Wednesday, October 12, 2016

ZONKS - THE GHOST IN THE BLUE SHIRT


From the IMDb:

'THE ANDY GRIFFITH SHOW'
"A NEW DOCTOR IN TOWN"



Mayberry has a new doctor in town who runs into difficulty being accepted because no one wants to be his first patient.

Notes:
When Andy first walks into [Doctor Petersen's office], you can see a production man in the right side of the screen, in a blue short sleeve shirt.

We just dealt with this kind of situation in an episode of 'Columbo', and we're going to use the same splainin for what happened here in the TV Universe....

That man in the blue shirt?  Certainly NOT a production man, or even a moving man who's delivered the last few boxes for Dr. Thomas Peterson.  If he was, the Doctor and Andy would have given some acknowledgement that he was there. 

But they don't see him. And by now you've figured out why....

Yep.  He's a ghost. 

Like the circumstances of most ghosts, his uneasy spirit is tied to that office because that's where he died. I figure he must have been a patient of the previous occupant, Dr. Bennett. 

Dr. Bennett had been the GP in Mayberry since at least 1926. But he suddenly decided to retire. Sure, he was old; here's how he looked like in his only appearance on the show:


But why did he make such an abrupt decision?

I think it's because he deliberately killed that guy in the blue shirt. 

Dr. Bennett may have been practicing medicine in Mayberry for forty years, but that murder had to have happened just before he retired in 1966. That's because the ghost's clothing was contemporary to that episode. 

The man in the blue shirt may have visited Dr. Bennett for some kind of ailment, perhaps unannounced and late at night. It may have been something that was non-life threatening, but for some reason, Dr. Bennett felt compelled to violate the Hippocratic Oath and end the man's life rather than treat him. 

So here's the next big question: why would old Doctor Bennett kill the man in the blue shirt?

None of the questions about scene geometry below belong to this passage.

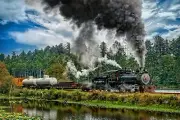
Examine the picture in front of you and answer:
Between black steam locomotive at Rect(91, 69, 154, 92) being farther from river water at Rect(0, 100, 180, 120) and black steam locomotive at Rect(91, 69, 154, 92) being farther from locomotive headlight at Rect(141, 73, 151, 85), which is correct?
river water at Rect(0, 100, 180, 120)

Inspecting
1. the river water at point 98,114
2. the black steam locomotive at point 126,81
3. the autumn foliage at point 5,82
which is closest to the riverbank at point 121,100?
the river water at point 98,114

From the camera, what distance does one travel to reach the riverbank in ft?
179

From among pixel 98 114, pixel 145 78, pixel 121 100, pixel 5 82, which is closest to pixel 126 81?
pixel 145 78

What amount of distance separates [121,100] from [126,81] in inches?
277

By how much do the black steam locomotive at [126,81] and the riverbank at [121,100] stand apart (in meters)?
4.82

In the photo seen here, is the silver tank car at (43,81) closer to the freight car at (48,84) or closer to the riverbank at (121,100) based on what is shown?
the freight car at (48,84)

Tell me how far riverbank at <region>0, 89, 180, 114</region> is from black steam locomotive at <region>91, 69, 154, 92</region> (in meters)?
4.82

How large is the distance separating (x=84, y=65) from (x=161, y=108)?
94.4 m

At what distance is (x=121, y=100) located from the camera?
62719 mm

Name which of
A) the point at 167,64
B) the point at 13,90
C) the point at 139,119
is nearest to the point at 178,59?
the point at 167,64

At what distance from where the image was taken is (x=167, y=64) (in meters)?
137

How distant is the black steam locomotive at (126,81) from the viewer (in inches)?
2596

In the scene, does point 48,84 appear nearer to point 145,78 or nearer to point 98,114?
point 145,78

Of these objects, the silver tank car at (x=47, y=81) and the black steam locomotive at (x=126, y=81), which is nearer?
the black steam locomotive at (x=126, y=81)
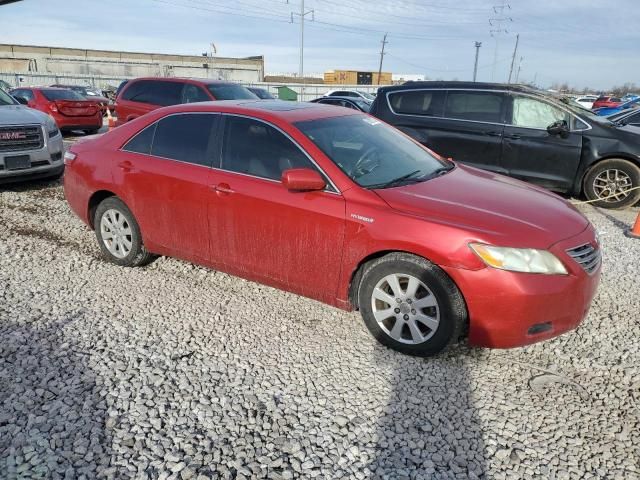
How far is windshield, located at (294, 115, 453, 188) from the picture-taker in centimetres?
352

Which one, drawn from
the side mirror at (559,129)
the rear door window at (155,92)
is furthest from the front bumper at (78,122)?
the side mirror at (559,129)

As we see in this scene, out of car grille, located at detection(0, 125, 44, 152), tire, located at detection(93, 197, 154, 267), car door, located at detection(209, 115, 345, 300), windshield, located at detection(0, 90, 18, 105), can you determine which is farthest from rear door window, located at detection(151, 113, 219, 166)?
windshield, located at detection(0, 90, 18, 105)

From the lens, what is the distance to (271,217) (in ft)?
11.6

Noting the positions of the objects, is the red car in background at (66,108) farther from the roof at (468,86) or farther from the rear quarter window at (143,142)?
the rear quarter window at (143,142)

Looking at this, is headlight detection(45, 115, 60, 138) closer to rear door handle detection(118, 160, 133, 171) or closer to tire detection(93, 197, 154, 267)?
tire detection(93, 197, 154, 267)

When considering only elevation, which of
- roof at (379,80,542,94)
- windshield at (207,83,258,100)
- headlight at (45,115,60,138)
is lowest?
headlight at (45,115,60,138)

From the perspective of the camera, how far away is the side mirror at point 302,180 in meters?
3.27

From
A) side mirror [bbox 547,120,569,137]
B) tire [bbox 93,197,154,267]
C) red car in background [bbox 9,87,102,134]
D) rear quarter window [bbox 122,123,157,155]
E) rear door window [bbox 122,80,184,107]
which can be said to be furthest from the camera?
red car in background [bbox 9,87,102,134]

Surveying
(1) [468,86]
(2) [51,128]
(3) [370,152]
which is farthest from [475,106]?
(2) [51,128]

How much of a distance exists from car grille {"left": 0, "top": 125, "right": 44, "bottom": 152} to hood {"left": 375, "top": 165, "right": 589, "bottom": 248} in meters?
5.95

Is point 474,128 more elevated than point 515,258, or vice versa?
point 474,128

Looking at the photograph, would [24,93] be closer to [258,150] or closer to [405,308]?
[258,150]

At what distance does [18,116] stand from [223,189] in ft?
17.0

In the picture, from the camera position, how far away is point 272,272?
3.65m
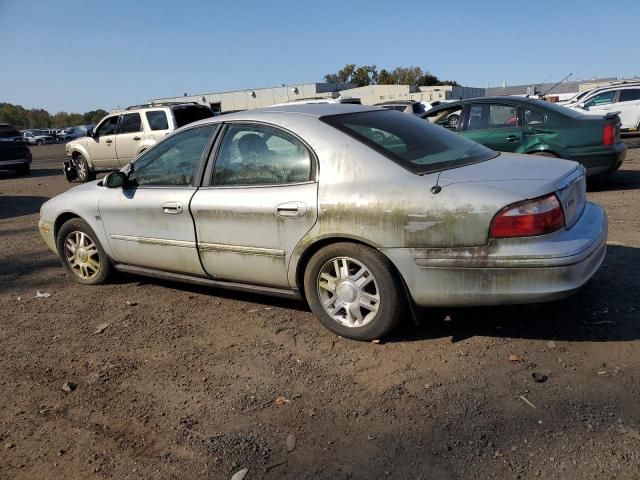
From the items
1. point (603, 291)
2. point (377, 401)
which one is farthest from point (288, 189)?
point (603, 291)

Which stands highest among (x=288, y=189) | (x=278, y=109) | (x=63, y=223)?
(x=278, y=109)

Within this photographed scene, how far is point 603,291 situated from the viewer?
428cm

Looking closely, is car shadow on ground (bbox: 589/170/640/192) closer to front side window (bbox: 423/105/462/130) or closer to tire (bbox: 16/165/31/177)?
front side window (bbox: 423/105/462/130)

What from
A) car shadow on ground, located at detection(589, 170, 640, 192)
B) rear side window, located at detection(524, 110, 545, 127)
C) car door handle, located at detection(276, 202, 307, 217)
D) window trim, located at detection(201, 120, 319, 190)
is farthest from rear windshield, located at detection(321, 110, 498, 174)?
car shadow on ground, located at detection(589, 170, 640, 192)

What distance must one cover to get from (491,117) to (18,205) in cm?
914

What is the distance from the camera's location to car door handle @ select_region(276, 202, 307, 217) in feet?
12.2

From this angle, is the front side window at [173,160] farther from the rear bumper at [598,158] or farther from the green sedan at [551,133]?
the rear bumper at [598,158]

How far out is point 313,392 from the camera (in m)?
3.23

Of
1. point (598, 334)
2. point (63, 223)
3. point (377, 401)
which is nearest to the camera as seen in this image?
point (377, 401)

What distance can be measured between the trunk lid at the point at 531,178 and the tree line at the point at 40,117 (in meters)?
91.7

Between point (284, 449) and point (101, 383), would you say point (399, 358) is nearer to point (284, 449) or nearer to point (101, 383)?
point (284, 449)

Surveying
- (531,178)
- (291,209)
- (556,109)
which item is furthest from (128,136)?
(531,178)

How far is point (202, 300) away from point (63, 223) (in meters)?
1.69

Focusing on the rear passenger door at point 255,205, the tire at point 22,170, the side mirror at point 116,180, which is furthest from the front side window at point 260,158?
the tire at point 22,170
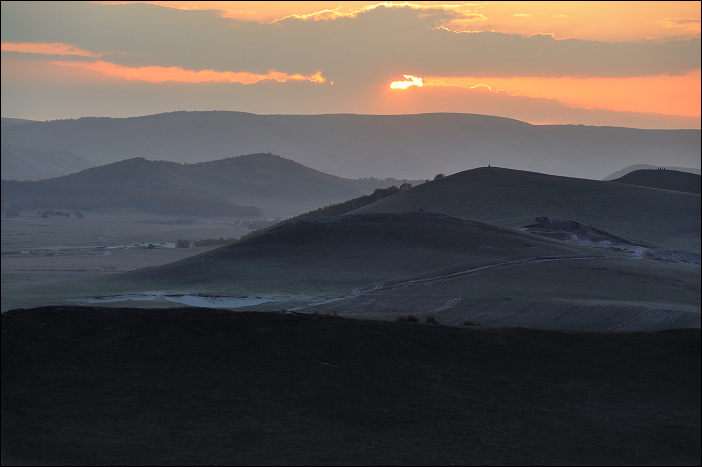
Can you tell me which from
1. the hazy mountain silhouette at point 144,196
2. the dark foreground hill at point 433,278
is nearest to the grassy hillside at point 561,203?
the dark foreground hill at point 433,278

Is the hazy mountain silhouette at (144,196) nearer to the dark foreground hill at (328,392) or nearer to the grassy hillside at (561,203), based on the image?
the grassy hillside at (561,203)

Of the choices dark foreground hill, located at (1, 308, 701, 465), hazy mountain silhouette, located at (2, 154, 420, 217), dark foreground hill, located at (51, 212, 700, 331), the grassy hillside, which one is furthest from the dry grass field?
the grassy hillside

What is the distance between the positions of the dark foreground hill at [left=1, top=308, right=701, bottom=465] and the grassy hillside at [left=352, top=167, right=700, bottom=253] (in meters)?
36.8

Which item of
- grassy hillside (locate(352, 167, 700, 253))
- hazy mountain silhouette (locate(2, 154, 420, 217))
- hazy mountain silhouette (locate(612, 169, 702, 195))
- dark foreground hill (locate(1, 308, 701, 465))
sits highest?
hazy mountain silhouette (locate(2, 154, 420, 217))

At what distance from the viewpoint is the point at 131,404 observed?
58.9 feet

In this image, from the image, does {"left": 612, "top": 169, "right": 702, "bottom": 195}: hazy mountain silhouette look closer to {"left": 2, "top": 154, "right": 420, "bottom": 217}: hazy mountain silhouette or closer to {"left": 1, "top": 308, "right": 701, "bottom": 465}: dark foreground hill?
{"left": 1, "top": 308, "right": 701, "bottom": 465}: dark foreground hill

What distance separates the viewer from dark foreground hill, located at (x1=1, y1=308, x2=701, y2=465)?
16328 mm

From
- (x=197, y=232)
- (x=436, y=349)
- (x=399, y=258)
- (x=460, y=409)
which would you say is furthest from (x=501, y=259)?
(x=197, y=232)

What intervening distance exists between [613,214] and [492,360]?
164ft

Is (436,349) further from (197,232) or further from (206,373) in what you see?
(197,232)

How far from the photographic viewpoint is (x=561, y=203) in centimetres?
7356

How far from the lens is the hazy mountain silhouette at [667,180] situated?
87713 mm

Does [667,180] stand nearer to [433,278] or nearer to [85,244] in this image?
[433,278]

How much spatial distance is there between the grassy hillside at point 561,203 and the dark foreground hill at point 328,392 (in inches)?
1447
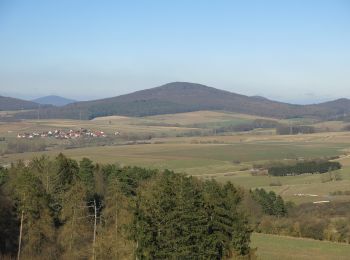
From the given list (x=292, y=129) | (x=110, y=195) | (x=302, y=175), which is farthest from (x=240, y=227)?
(x=292, y=129)

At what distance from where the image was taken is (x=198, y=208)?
807 inches

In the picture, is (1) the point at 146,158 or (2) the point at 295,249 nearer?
(2) the point at 295,249

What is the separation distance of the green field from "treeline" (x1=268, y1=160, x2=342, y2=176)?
94.7 ft

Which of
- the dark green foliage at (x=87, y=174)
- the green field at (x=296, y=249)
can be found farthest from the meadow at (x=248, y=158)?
the dark green foliage at (x=87, y=174)

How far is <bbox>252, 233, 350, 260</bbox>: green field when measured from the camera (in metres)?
26.4

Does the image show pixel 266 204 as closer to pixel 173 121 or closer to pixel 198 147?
pixel 198 147

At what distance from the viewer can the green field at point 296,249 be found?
86.7 feet

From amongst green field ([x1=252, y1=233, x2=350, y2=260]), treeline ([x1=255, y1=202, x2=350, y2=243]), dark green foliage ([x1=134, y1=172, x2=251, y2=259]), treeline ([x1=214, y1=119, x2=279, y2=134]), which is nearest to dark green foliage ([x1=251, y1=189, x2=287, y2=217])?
treeline ([x1=255, y1=202, x2=350, y2=243])

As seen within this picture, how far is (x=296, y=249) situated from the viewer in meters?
28.8

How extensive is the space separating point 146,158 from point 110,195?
46.6 m

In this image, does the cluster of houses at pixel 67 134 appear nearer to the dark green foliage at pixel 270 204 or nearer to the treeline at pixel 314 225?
the dark green foliage at pixel 270 204

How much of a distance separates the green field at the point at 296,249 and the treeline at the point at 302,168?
28856mm

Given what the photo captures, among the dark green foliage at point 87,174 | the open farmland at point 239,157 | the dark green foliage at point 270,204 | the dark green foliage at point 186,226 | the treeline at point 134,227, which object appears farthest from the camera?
the open farmland at point 239,157

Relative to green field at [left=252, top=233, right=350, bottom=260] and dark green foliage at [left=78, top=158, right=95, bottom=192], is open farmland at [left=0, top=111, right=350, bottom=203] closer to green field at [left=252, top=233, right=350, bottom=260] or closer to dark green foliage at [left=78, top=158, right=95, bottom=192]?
green field at [left=252, top=233, right=350, bottom=260]
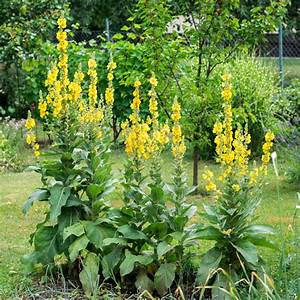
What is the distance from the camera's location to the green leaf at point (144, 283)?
4523mm

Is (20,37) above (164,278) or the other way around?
above

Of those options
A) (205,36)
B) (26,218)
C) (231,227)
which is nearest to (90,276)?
(231,227)

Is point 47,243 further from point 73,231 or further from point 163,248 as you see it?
point 163,248

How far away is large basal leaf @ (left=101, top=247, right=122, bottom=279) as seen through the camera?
181 inches

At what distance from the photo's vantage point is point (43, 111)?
4824 mm

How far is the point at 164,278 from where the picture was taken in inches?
174

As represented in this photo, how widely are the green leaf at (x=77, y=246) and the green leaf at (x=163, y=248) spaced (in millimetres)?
507

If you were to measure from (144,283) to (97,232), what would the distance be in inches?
17.9

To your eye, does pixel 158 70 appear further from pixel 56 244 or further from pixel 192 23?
pixel 56 244

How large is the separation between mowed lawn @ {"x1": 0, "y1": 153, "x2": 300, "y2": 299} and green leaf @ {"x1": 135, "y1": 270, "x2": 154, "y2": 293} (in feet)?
2.01

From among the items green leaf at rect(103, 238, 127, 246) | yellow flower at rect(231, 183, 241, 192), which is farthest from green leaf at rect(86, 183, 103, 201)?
yellow flower at rect(231, 183, 241, 192)

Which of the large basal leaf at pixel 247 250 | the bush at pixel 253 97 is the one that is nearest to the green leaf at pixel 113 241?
the large basal leaf at pixel 247 250

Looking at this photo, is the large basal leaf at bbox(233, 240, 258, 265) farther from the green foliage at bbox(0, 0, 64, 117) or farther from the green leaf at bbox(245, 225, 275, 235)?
the green foliage at bbox(0, 0, 64, 117)

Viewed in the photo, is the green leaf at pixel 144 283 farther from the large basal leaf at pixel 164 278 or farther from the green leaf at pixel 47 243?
the green leaf at pixel 47 243
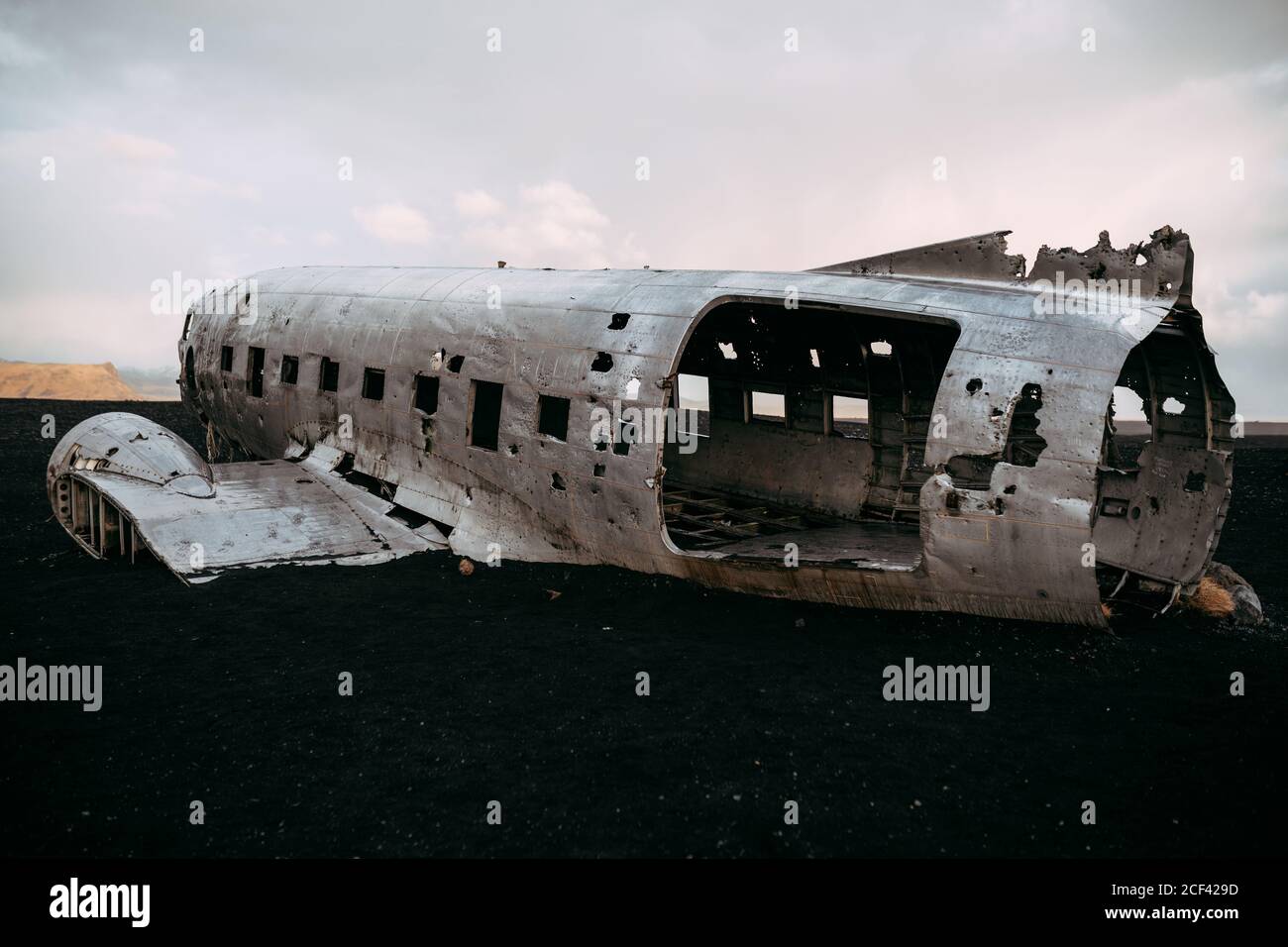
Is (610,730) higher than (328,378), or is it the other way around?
(328,378)

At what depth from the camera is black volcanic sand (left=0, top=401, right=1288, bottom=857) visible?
19.3 ft

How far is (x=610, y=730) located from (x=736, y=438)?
9139 mm

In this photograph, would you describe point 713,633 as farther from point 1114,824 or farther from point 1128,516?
point 1128,516

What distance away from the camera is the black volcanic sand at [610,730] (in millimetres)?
5871

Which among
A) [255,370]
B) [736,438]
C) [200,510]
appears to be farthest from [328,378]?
[736,438]

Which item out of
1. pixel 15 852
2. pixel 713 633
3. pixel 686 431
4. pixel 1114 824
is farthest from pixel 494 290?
pixel 1114 824

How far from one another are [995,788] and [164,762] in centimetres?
683

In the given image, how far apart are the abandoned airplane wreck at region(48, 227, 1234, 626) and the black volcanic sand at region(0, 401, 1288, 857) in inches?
29.3

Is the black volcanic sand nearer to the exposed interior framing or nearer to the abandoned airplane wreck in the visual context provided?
the abandoned airplane wreck

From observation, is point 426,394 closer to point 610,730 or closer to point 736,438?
point 736,438

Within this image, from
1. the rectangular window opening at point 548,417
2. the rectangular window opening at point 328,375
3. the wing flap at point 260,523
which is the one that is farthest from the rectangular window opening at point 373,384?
the rectangular window opening at point 548,417

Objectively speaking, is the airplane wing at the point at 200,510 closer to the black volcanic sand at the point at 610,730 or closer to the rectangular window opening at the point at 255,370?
the black volcanic sand at the point at 610,730

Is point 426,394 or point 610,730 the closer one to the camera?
point 610,730

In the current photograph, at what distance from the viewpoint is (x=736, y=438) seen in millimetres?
15703
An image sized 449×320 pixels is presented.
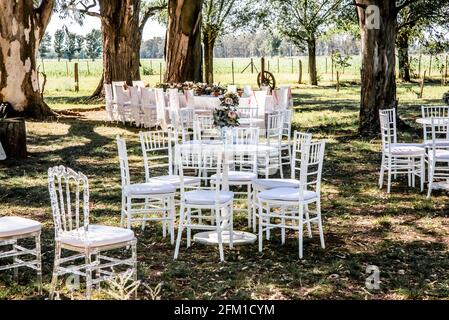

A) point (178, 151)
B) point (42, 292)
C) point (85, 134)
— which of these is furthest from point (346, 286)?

Whoever he was in Mayberry, the man in the blue shirt posed a major threat to either the physician's reputation, his family, his livelihood, or even to his very life.  

It would have been easy enough for the doctor to assess the threat and come up with a deadly solution to remove that threat. Dr. Bennett would have convinced the man in the blue shirt that he had the flu. (As all of this happened off-screen, free of the constraints needed to maintain the wholesome image of on-screen Mayberry, perhaps Doc "diagnosed" him as having an STD.)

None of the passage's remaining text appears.